*** BACAAN TERSEDIA

Wartasentral.com, Depok — Gerakan Depok Bersatu (Gedor) menemukan indikasi pelanggaran dalam pelaksanaan proyek Keperluan Mendesak Rehabilitasi SDN Mekarjaya 29, yang dikerjakan CV Sapta Intan Sejahtera di bawah pengawasan Dinas Perumahan dan Permukiman (Disrumkim) Kota Depok.
Pihak Gedor menemukan dugaan penggunaan material bekas berupa balok kayu, di Proyek Rehabilitasi tersebut.
Proyek yang bersumber dari APBD Kota Depok Tahun Anggaran 2025 itu, nilai kontrak pekerjaannya sebesar Rp1,595 miliar dan masa pelaksanaan 90 hari kalender ini, kini disorot tajam oleh publik dan lembaga kontrol sosial.
Temuan Lapangan: Material Bekas pada Proyek Sekolah
Tim investigasi Gedor menemukan adanya dugaan penggunaan besi bekas dan kayu bongkaran eksisting bangunan, pada proses pengecoran beton di proyek SDN Mekarjaya 29 itu.
Menurut Sekretaris Jenderal Gedor Tora, praktik semacam ini tidak dapat dibenarkan karena berpotensi menurunkan kualitas konstruksi dan mengancam keselamatan pengguna fasilitas pendidikan.
“Ini bukan bentuk efisiensi atau pemanfaatan limbah konstruksi, tapi indikasi penyimpangan dalam pengadaan material proyek publik,” tegasnya.

******

### TUJUAN A
Salin ulang kata demi kata bagian catatan yang dimulai dari baris pertama catatan dan berakhir pada baris yang memuat "Result: 1.08 meters", dengan kedua ujungnya ikut disalin.

*** CUPLIKAN CATATAN

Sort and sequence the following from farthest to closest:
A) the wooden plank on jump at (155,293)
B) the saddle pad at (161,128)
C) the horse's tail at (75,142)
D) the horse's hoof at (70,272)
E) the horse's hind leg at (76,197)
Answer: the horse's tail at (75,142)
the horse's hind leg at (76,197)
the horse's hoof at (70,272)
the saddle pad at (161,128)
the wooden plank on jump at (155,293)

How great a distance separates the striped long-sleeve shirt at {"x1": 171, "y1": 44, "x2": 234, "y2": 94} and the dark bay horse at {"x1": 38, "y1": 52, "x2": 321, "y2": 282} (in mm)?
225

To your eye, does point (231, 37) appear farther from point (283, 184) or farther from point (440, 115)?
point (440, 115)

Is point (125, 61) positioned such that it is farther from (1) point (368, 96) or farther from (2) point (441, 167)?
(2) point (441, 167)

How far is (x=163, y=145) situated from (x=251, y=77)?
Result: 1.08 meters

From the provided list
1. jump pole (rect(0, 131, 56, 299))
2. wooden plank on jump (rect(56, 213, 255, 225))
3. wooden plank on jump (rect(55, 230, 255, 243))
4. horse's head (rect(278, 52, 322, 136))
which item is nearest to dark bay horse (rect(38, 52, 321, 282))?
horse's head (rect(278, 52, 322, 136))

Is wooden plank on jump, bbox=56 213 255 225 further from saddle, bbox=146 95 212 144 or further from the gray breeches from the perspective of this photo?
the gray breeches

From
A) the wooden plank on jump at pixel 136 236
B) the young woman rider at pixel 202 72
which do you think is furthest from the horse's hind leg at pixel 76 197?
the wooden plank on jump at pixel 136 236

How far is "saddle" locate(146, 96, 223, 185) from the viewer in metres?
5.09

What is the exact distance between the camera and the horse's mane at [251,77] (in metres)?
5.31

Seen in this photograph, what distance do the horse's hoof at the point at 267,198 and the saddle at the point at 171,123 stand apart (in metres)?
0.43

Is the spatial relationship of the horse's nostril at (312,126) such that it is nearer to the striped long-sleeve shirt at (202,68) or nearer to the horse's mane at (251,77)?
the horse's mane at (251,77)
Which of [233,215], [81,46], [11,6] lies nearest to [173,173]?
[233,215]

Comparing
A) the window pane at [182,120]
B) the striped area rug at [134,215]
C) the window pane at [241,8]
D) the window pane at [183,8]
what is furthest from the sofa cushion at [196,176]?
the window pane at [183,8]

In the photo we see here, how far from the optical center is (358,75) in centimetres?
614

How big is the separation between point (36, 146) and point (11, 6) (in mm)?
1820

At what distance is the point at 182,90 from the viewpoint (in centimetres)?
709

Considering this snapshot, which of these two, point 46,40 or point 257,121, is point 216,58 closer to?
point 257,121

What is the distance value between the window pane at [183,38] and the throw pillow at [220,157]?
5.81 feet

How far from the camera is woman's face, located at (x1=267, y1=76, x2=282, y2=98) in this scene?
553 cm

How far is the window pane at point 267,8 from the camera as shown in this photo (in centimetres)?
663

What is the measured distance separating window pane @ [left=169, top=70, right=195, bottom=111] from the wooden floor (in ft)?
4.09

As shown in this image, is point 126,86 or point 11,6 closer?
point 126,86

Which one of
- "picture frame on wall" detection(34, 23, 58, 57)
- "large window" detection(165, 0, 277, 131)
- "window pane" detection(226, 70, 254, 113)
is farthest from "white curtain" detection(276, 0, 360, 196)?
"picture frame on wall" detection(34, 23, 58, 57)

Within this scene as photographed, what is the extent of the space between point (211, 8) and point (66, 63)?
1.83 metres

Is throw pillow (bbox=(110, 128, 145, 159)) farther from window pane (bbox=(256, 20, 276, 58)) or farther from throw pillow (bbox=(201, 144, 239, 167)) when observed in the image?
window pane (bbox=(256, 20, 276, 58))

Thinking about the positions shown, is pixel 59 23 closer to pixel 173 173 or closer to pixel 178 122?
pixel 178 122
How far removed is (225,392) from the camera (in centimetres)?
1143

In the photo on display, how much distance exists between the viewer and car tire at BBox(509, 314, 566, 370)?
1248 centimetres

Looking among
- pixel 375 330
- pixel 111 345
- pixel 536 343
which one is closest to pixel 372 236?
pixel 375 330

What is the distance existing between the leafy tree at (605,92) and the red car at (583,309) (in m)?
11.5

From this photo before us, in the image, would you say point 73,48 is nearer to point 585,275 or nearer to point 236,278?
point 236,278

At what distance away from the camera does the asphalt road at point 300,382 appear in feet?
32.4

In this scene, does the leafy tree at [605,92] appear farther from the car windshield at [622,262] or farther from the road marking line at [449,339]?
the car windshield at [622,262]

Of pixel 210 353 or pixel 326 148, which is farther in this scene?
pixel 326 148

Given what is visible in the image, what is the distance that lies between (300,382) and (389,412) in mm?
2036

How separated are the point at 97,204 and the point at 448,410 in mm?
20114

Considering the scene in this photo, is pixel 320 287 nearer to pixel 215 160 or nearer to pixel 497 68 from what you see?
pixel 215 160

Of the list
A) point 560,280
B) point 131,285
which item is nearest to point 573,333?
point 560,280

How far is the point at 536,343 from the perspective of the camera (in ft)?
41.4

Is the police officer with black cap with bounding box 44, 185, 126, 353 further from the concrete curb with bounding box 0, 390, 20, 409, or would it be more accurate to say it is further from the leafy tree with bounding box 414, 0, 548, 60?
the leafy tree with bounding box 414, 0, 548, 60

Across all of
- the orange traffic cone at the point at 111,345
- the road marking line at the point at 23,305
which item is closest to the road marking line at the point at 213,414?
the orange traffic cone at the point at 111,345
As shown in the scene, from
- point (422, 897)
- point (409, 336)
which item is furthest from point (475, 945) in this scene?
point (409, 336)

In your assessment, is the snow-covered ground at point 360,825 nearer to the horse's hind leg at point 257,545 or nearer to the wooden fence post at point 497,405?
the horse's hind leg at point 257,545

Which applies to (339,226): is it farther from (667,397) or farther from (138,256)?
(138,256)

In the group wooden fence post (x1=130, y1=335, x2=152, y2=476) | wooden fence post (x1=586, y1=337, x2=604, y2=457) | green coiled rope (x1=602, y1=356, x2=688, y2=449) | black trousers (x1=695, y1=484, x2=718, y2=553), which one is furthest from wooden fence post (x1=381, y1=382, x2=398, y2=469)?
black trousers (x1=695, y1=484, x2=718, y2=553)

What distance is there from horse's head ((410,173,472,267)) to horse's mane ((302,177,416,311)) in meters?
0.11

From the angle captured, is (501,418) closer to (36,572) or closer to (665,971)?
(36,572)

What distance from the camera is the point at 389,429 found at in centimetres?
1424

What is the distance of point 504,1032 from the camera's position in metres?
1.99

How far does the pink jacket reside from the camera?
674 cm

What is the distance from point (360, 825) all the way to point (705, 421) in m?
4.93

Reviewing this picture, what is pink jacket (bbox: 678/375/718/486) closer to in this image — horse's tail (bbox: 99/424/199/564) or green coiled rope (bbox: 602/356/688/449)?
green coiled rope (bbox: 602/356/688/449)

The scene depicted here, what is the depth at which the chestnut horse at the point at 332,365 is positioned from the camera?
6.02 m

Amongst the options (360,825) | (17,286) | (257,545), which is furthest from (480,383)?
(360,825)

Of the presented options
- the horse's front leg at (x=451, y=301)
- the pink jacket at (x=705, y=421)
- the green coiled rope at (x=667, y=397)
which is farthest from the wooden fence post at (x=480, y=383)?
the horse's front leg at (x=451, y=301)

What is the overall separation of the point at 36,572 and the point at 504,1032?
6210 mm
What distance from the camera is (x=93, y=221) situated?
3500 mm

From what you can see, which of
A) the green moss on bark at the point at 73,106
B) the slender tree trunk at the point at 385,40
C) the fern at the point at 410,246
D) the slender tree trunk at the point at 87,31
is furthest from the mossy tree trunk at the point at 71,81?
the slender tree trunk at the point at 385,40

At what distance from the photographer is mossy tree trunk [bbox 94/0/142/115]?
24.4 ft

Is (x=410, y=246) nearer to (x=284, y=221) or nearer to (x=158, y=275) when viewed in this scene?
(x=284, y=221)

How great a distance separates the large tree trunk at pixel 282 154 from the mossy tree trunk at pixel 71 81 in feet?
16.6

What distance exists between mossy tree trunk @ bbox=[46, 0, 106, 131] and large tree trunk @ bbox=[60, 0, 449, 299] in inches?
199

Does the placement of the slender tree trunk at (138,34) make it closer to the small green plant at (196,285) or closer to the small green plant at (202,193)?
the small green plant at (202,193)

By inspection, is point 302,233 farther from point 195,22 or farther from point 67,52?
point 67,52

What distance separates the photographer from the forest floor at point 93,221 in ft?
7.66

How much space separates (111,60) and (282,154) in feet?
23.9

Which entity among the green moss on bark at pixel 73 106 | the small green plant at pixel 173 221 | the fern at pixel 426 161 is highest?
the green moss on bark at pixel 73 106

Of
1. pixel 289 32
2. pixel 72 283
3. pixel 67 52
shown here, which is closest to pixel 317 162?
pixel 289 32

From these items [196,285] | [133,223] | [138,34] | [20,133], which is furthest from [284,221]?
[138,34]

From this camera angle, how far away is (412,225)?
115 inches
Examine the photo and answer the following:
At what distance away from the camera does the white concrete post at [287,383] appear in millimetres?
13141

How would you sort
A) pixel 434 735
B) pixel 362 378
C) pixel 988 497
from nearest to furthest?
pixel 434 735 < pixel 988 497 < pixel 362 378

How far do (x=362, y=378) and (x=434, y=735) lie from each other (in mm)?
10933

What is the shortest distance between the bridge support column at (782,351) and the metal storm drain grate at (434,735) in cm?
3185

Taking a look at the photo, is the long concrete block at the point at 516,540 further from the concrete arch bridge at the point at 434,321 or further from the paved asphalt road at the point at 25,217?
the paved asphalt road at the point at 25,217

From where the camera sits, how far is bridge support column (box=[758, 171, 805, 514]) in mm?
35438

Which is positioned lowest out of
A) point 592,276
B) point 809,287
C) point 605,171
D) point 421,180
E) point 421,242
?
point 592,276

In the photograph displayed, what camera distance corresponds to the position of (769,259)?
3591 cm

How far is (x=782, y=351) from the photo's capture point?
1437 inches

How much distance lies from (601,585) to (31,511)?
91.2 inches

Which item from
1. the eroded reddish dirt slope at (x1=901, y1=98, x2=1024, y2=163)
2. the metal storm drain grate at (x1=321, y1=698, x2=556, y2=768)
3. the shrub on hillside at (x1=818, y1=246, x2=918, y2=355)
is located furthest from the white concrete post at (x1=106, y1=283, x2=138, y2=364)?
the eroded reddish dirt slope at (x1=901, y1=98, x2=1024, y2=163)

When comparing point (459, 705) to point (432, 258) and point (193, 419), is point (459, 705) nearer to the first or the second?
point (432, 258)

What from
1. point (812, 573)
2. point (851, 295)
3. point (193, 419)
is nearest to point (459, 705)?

******

### TUJUAN B
Lanjutkan bacaan tentang dugaan penggunaan material bekas pada proyek rehabilitasi SDN Mekarjaya 29 mulai dari kalimat terakhirnya.

### JAWABAN TUGAS A
Sort and sequence the following from farthest to closest:
A) the wooden plank on jump at (155,293)
B) the saddle pad at (161,128)
C) the horse's tail at (75,142)
D) the horse's hoof at (70,272)
E) the horse's hind leg at (76,197)
Answer: the horse's tail at (75,142)
the horse's hind leg at (76,197)
the horse's hoof at (70,272)
the saddle pad at (161,128)
the wooden plank on jump at (155,293)

How great a distance separates the striped long-sleeve shirt at {"x1": 171, "y1": 44, "x2": 234, "y2": 94} and the dark bay horse at {"x1": 38, "y1": 52, "x2": 321, "y2": 282} (in mm)?
225

To your eye, does point (231, 37) appear farther from point (283, 184) or farther from point (440, 115)?
point (440, 115)

Is point (125, 61) positioned such that it is farther from (1) point (368, 96) or farther from (2) point (441, 167)?
(2) point (441, 167)

How far is (x=163, y=145) situated from (x=251, y=77)?
Result: 1.08 meters

### JAWABAN TUGAS B
Jika benar terbukti, ucapnya, ini dapat dikategorikan sebagai pelanggaran prinsip kontraktual dan berpotensi merugikan keuangan daerah.
Gedor menilai tindakan tersebut bisa bertentangan dengan Peraturan Presiden Nomor 16 Tahun 2018, tentang Pengadaan Barang/Jasa Pemerintah, yang menegaskan bahwa pelaksanaan proyek publik harus memenuhi asas efisiensi, efektifitas, transparansi, dan akuntabilitas.
Kejanggalan Proses dan Minimnya Akses Publik
Gedor juga menyoroti praktik tertutupnya akses ke area proyek, yang digembok dan dibatasi dengan alasan keamanan.
Padahal, proyek publik yang dibiayai dari uang rakyat seharusnya dapat diawasi oleh masyarakat sebagai bagian dari hak publik, atas keterbukaan informasi sebagaimana diatur dalam Undang-Undang Nomor 14 Tahun 2008 tentang Keterbukaan Informasi Publik (KIP).
“Publik tidak boleh dihalangi, untuk mengetahui bagaimana uang negara digunakan. Apalagi bila pelaksanaannya berada di lingkungan pendidikan, yang mestinya menjadi contoh integritas dan keterbukaan,” tambah Tora dengan nada tegas.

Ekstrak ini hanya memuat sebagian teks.